A question about citizenship will be added to the 2020 Census. (Source: KTRE Staff) A question about citizenship will be added to the 2020 Census. (Source: KTRE Staff)
James Montoya, a social worker in Nacogdoches and U.S. citizen, plans not to answer the citizenship question. (Source: KTRe Staff) James Montoya, a social worker in Nacogdoches and U.S. citizen, plans not to answer the citizenship question. (Source: KTRe Staff)
Dr. Bob Saffron, SFA sociology professor teaches demography. He teaches the census is meant to count total population, not just U.S. citizens. (Source: KTRE Staff) Dr. Bob Saffron, SFA sociology professor teaches demography. He teaches the census is meant to count total population, not just U.S. citizens. (Source: KTRE Staff)
Amelia Fischer, an immigration attorney in Nacogdoches, says the citizenship question will result in a severe under reporting. (Source: KTRE Staff) Amelia Fischer, an immigration attorney in Nacogdoches, says the citizenship question will result in a severe under reporting. (Source: KTRE Staff)
NACOGDOCHES, TX (KTRE) -

It’s a small change, that could make a big difference. 

For the first time in decades, the census will include a citizenship question. 

The announcement has spurred debate across the state of Texas.
    
On Tuesday, East Texans familiar with the census and its purpose talked about the impact this could have on residents of the Lone Star State.

The census is meant to count total population - not just U.S. citizens. It's what Dr. Bob saffron, a sociology professor at Stephen F. Austin State University teaches in his demography class.

"The purpose of the census, first and foremost, is to allocate representatives for the U.S. House of Representatives by state,” Saffron said.

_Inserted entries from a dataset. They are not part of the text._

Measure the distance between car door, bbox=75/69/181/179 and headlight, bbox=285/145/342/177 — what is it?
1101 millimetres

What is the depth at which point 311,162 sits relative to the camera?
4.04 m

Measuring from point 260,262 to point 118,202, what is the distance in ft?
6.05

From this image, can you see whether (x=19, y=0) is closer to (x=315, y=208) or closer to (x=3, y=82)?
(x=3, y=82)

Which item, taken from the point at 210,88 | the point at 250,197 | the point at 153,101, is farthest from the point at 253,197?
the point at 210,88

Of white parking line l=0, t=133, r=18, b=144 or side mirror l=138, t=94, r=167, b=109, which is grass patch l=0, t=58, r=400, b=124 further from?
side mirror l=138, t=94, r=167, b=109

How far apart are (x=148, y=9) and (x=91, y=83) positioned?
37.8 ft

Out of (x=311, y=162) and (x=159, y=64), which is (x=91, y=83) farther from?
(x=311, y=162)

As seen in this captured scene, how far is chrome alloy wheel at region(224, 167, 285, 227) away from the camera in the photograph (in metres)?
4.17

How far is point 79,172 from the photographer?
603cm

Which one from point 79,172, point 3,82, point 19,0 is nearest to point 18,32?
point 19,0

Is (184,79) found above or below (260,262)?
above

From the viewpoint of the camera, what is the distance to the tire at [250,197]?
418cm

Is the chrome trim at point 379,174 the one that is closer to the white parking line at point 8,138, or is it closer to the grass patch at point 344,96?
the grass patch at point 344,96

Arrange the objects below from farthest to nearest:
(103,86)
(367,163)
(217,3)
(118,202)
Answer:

A lower population number could mean less representation for Texas. So why the need for a citizenship question at all?

"To protect voters and specifically to help us better comply with the Voting Rights Act,” said Sarah Sanders, the White House press secretary.

Critics, including those in East Texas, say the citizenship question could intimidate non-citizens from participating in the census.  

Social worker James Montoya of Nacogdoches is an American citizen born and raised in the U.S. He finds the question offensive.

"I'm not going to mark it on there,” Montoya said.

Montoya believes he won't be the only American refusing to answer the question based on principle. 

"If American citizens feel the way they do about what's going on with the immigration, I think there may be a lot of citizens that refuse to answer that question,” Montoya said. “What's that going to do? It's going to hurt us in our funding. It's going to hurt us in all the other aspects of what the census is for."

Fischer and Fischer, immigration attorneys in Nacogdoches, work on a daily basis with immigrants.

"From my experience with working with the immigrant population I think that having a question like that on the census is probably going to result in severe underreporting,” said Amelia Fischer, an immigration attorney.

The debate has begun. Its outcome will be watched by local communities whose federal dollars are at stake.

The citizenship question hasn't been asked on the primary census form since 1950.